[Short problem] Rewrite the material below as a numbered list, from the line containing "From the camera's" through the end, leaving out blank lines.

···

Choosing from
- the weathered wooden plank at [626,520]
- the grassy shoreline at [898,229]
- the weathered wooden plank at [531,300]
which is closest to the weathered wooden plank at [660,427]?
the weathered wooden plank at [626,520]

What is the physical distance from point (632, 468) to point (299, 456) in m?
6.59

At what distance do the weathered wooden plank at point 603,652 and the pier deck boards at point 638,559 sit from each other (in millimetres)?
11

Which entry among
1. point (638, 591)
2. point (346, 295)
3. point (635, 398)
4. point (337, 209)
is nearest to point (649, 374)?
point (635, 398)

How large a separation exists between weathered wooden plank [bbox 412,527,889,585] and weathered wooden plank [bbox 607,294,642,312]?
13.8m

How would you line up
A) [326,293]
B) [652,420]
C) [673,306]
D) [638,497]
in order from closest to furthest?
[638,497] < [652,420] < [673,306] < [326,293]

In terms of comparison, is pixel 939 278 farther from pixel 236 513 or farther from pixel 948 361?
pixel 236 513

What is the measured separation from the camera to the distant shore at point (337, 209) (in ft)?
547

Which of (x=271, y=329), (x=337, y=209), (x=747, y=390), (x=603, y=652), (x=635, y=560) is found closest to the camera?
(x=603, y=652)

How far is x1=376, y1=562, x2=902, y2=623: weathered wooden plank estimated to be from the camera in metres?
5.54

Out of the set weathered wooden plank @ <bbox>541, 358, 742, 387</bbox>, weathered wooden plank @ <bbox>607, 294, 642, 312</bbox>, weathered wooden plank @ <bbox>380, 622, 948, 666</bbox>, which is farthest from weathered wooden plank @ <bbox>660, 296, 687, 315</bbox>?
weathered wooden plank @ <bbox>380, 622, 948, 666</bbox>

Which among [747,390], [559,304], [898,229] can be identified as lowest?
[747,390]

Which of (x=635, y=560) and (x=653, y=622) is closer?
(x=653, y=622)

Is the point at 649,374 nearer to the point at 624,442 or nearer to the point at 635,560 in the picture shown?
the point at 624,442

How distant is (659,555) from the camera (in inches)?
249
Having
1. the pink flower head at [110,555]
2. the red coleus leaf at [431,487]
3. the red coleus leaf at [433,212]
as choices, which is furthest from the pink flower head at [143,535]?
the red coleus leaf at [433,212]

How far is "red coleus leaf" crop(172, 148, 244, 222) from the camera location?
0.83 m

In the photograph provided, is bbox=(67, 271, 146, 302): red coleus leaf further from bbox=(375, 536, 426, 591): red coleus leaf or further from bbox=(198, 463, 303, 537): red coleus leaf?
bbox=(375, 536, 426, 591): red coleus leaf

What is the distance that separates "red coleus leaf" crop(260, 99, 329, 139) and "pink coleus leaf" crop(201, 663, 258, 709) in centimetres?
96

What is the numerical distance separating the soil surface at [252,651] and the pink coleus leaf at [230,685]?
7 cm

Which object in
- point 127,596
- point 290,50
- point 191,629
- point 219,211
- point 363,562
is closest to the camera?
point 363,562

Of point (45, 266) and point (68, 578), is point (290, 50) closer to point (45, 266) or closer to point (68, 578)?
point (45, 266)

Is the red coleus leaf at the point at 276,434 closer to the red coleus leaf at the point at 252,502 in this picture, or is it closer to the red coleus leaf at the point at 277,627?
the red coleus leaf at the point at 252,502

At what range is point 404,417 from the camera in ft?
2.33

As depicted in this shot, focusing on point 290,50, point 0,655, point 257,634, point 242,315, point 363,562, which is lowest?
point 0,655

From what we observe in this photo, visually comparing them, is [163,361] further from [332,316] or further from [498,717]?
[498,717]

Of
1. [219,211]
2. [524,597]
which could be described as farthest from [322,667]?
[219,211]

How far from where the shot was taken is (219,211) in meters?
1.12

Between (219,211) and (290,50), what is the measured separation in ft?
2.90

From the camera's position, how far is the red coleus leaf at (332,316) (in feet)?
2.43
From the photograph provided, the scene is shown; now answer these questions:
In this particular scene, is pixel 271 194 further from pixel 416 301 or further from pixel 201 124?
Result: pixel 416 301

···

[Final result]
1. From the camera's position, how far is the red coleus leaf at (332,316) (in feet)?
2. 2.43
3. From the photograph provided, the scene is shown; now answer these questions:
4. In this particular scene, is pixel 271 194 further from pixel 416 301 or further from pixel 201 124?
5. Result: pixel 416 301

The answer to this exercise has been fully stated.